It’s been a tough few years for Canadian oil producers. As they ramped up production in the oil sands, Canadian E&Ps faced pipeline takeaway constraints that drove down the price of Western Canadian Select versus Gulf Coast crudes. The Keystone XL pipeline would have largely solved things, but when that project was killed by Canada’s U.S. friends and neighbors, oil sands producers had to settle for a series of smaller, more incremental projects that provided only a partial fix. The devastating Alberta fires of May 2016 reduced production and pretty much eliminated constraints for much of this year. But volumes have recovered, and if oil sands production is to continue growing, more pipelines and new customers will be needed.
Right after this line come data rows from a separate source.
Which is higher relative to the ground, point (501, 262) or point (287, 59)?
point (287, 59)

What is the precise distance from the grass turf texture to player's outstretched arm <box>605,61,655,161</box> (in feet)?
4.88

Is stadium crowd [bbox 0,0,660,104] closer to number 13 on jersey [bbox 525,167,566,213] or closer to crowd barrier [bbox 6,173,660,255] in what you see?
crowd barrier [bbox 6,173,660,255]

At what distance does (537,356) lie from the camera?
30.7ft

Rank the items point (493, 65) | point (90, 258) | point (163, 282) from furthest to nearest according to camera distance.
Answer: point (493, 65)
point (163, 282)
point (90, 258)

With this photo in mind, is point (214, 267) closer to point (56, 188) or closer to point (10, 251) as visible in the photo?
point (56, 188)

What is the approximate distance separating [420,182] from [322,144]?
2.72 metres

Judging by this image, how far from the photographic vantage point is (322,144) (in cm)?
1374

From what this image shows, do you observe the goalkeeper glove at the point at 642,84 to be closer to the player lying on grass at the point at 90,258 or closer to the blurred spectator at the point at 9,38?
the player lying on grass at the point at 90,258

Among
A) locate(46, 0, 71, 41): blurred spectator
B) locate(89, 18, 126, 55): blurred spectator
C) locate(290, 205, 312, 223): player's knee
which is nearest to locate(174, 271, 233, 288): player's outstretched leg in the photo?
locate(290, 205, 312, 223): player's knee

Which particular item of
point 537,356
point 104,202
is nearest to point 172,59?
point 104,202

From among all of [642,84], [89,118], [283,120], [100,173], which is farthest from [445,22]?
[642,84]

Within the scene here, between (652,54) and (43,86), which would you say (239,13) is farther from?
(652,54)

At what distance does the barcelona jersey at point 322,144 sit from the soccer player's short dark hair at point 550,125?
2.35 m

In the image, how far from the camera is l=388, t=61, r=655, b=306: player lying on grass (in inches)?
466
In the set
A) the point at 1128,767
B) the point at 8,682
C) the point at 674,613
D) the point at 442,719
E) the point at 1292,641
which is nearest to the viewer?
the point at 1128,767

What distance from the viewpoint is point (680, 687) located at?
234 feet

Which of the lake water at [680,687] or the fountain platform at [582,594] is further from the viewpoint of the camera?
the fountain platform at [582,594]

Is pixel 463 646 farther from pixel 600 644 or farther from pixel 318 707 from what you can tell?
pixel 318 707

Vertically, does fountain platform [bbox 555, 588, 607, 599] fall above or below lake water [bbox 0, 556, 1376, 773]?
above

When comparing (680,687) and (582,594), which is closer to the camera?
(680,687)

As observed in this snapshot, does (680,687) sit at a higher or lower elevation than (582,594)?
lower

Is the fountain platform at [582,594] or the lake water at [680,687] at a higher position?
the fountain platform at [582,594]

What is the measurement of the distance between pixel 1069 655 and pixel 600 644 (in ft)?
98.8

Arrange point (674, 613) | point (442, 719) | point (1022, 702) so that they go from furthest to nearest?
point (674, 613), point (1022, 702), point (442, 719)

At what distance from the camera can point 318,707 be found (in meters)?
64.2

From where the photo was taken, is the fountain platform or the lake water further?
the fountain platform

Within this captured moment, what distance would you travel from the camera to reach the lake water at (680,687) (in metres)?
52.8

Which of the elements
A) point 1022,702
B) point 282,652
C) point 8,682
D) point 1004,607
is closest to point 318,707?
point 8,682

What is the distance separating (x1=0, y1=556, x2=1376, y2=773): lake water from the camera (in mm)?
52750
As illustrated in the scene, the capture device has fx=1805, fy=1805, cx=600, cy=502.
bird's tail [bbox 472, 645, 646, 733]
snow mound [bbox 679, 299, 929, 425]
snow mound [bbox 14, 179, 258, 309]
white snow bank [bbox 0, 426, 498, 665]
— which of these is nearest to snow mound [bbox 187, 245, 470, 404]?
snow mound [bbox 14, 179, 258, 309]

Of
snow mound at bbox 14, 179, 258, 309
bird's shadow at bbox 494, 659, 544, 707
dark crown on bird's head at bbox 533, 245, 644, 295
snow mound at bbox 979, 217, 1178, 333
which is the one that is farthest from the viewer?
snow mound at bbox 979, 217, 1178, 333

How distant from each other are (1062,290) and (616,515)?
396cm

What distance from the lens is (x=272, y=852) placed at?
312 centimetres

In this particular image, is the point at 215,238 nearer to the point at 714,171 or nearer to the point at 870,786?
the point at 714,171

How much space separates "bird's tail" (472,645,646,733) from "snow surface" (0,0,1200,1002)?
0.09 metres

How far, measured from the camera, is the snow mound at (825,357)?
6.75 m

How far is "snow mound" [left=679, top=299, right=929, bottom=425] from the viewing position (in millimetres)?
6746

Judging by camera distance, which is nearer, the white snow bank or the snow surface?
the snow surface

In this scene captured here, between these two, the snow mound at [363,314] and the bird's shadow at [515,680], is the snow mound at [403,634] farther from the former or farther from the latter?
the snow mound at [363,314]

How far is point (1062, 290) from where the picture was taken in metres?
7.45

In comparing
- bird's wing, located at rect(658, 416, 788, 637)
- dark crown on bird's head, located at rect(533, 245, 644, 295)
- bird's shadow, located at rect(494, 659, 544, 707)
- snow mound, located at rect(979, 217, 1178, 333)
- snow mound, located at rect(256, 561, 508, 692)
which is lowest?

Today we consider Canada’s long-running effort to ensure there’s enough capacity to move its crude to market, two major projects that just won the backing of the Canadian government, and what may be next.
The “serenity prayer” —a good one to know, in these uncertain times—goes like this, “God, grant me the serenity to accept the things I cannot change, the courage to change the things I can, and the wisdom to know the difference.” As we’ll get to, Canadians appear to be taking these words to heart when it comes to the development of pipeline takeaway capacity.
First, let’s briefly review the recent history (2009-16) of oil sands and other Canadian production growth and the concurrent efforts to develop sufficient pipeline takeaway capacity to move their mix of conventional heavy crude, diluted bitumen (or “dilbit,” a mixture of bitumen and a diluent such as condensate, natural gasoline or other light hydrocarbon liquid—see Heat It for more on dilbit), and other crudes and crude blends to Midwest and Gulf Coast refineries and other customers. (One of the better-known dilbits is Western Canadian Select, or WCS, which is a combination of 20 heavy conventional oil streams, bitumen from the oil sands, upgraded bitumen—also known as light synthetic oil, or SCO—and condensate, a superlight crude added to meet pipeline viscosity requirements.) The U.S. is pretty much Canada’s only oil customer, by the way. According to Canada’s National Energy Board (NEB), of the 2.86 MMb/d of Canadian crude exported in the second quarter of 2016 (the most recent number available), only 12 Mb/d (less than 0.5%) went to countries other than the U.S.
Canadian production rose steadily from 2009 through 2015—from 2.7 MMb/d to 3.9 MMb/d, or about 200 Mb/d per year, on average (see Figure 1), mostly due to increased production in Alberta’s oil sands.